A PROBLEM AND ITS HAPPY SOLUTION Upon conclusion of the Arleux Loop--Fresnoy show, Lt.-Gen. The Honourable Sir Julian Byng was given command of the Third British Army. In his place, Maj.-Gen. Arthur Currie was appointed commander of the Canadian Corps.
A change in command of the 29th also took place. Lt.-Col. J.M.. Ross, D.S.O., [1914 Major, Adjutant] became brigadier of the 5th Canadian Infantry Brigade and was succeeded by his second-in-command, Maj. W.S. Latta, D.S.O., [1914 Capt. C Coy] a quite and efficient officer. Major Latta was much beloved by all ranks for his courage and the splendid example he set on every occasion.
The 29th, like all battalions of the Crops, had suffered severe casualties and more reinforcements were required.

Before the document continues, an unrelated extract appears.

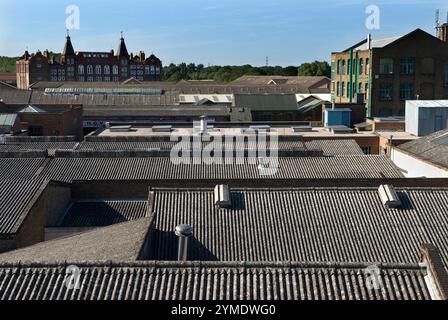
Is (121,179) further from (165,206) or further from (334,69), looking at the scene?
(334,69)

Among rehabilitating measures taken was the disbandment of the 48th Battalion, C.E.F. (The 3d Pioneers), which had served in France and Belgium for a long time. Two of its companies were to be sent to the 29th and two to the 7th Battalions. Only those who have served can know the heart-burnings that are caused by the breaking up of a service unit and the difficulties faced by the units absorbing the resultant new drafts. Serious questions of seniority arise and even the mere renumbering of platoons can affect the esprit de corps of a battalion.
The well trained and experienced officers and men of the disbanded 48th became valued additions to the Battalion and did much to add to the enviable reputation of the 29th as a dependable and efficient fighting unit. The names of Capt. H.H.B. Abbott, Coy Sgt.-Maj. Lanaway and those of many others became as well known in the ranks as those of 29th 'originals.' When the 29th had returned to Canada following the close of the war, the absorption of the two companies of the 48th was described as follows.

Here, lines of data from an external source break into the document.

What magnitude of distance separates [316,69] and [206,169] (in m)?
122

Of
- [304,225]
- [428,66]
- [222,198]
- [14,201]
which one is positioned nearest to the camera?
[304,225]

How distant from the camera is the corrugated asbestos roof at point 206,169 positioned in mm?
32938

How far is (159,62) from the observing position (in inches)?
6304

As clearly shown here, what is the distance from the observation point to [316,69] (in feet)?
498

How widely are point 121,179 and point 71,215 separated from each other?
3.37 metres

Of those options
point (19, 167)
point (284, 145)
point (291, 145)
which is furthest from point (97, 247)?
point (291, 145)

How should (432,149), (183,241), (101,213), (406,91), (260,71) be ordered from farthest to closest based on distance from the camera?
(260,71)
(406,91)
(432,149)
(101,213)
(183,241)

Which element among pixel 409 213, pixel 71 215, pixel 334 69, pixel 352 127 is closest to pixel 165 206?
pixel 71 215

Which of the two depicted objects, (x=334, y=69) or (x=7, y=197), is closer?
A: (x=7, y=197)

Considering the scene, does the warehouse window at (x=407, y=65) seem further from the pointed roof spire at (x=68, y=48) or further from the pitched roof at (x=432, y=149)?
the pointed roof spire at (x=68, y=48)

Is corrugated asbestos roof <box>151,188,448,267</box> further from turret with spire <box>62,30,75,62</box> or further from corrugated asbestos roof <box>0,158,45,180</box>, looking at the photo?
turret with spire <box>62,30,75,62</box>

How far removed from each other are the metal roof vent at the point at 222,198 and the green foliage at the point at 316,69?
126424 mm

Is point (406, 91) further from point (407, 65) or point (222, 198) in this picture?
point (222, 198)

AN EPISODE OF THE WAR The company commander was worried. He moodily sipped his whiskey and smoked cigarette after cigarette. The Battalion had suffered casualties at Vimy and during the successes that followed, and accordingly, the companies of the Battalion had been reduced to three platoons each. This was not unusual and could easily be remedied when reinforcements arrived, by transferring N.C.Os. and other men back to the platoons which had 'disappeared.'
Unfortunately, it was No. 1 platoon which had ceased to exist in 'A' Company, and the company commander had been advised that the companies would receive a complete platoon from the 48th Battalion which was being disbanded to furnish reinforcements to units in the 1st and 2d Divisions.

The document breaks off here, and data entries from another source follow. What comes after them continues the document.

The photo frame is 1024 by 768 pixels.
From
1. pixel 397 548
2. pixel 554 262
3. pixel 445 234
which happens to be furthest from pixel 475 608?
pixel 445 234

The Commander of 'A' Company reflected bitterly that the other Company Commanders had no worries in this respect. All they had to do was to replace a no-longer-existant platoon and notify the company sergeant-major to that effect, but No. 1 platoon would lead the Battalion and it had been taken for granted that a reinforcing platoon could not possibly expect such an honour.
It had been suggested that each platoon of 'A' Company take the preceding number and that the reinforcements acquired form No. 4 platoon. The company commander ordered a runner to request that the platoon commanders report to him. The men arrived and when the problem had been put before them each gave his reasons why his platoon should be designated No. 1 platoon of the Battalion.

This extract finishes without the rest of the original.